Gornick, Vivian. Emma Goldman: Revolution as a Way of Life. Yale Univ. Pr., 2011.
Gornick applies her own brand of insight and investigation into the life and motives of Red Emma, the complex and contradictory anarchist.

Klein, Naomi. This Changes Everything: Capitalism vs The Climate. Simon & Schuster. 2014.
Klein gives us the bad news: the global free market economy is killing our planet and international trade agreements now take precedence over national laws. Important reading, not for the gloom-and-doom, but for her ideas about how we can make changes.

O’Neill, Joseph. Blood-Dark Track: A Family History. Knopf/Doubleday. 2011.
O’Neill probes his Turkish and Irish ancestry, giving us not just the unusual, colorful personalities, but the social and political history that influenced–and upended–their lives. If you enjoyed Out of Egypt by Andre Aciman or She Left Me the Gun, by Emma Brockes, you’ll find this irresistible.
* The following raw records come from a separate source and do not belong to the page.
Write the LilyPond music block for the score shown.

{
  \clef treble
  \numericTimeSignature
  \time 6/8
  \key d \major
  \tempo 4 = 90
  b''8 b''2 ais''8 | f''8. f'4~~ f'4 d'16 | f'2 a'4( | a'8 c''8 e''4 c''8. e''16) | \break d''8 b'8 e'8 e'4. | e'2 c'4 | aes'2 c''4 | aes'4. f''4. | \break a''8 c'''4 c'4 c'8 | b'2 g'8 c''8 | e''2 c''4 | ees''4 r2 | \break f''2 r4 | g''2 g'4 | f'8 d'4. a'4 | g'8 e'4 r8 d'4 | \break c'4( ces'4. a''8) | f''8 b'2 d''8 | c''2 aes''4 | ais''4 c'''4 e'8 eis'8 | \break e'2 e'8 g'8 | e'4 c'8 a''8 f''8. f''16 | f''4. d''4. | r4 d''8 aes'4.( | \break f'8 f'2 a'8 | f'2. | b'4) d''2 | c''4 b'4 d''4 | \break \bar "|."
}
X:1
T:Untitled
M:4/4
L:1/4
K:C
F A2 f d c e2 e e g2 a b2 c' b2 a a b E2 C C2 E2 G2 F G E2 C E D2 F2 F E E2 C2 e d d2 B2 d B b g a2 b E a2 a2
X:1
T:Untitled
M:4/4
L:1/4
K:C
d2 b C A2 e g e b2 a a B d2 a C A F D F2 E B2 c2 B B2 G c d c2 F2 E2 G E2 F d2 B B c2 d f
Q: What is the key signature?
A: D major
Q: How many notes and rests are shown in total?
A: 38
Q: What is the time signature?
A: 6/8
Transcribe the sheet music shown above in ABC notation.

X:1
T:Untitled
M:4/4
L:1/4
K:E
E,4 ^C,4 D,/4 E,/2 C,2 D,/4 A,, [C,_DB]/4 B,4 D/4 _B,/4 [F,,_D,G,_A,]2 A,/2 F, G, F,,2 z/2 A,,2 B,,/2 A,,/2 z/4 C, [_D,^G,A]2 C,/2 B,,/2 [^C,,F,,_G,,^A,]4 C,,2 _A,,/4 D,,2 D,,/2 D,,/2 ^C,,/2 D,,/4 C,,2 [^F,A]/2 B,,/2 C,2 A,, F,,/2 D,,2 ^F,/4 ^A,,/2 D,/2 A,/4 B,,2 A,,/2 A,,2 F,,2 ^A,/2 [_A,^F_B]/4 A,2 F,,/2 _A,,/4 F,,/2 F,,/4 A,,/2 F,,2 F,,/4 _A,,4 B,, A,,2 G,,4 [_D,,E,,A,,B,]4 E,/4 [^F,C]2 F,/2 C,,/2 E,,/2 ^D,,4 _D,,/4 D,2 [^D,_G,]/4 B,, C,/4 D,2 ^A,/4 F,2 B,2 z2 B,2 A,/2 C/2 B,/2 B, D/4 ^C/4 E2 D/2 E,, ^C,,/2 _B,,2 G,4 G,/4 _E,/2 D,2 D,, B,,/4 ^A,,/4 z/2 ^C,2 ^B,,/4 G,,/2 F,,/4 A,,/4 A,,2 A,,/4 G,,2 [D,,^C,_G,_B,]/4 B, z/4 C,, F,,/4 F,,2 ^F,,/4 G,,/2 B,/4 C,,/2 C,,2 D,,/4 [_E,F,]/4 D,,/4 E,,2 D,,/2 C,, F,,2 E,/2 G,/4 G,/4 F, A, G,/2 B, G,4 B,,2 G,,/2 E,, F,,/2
…and I’ve been listening to Doris Kearns Goodwin’s The Bully Pulpit: Theodore Roosevelt, William Howard Taft, and the Golden Age of Journalism. Simon & Schuster, 2013. What a great story Goodwin tells and there’s so much relevance for the issues we struggle with today in politics and journalism. Her writing keeps it all lively and engrossing and the reader, Edward Herrmann does a great job of varying his voice and emphasis to keep the sentences interesting.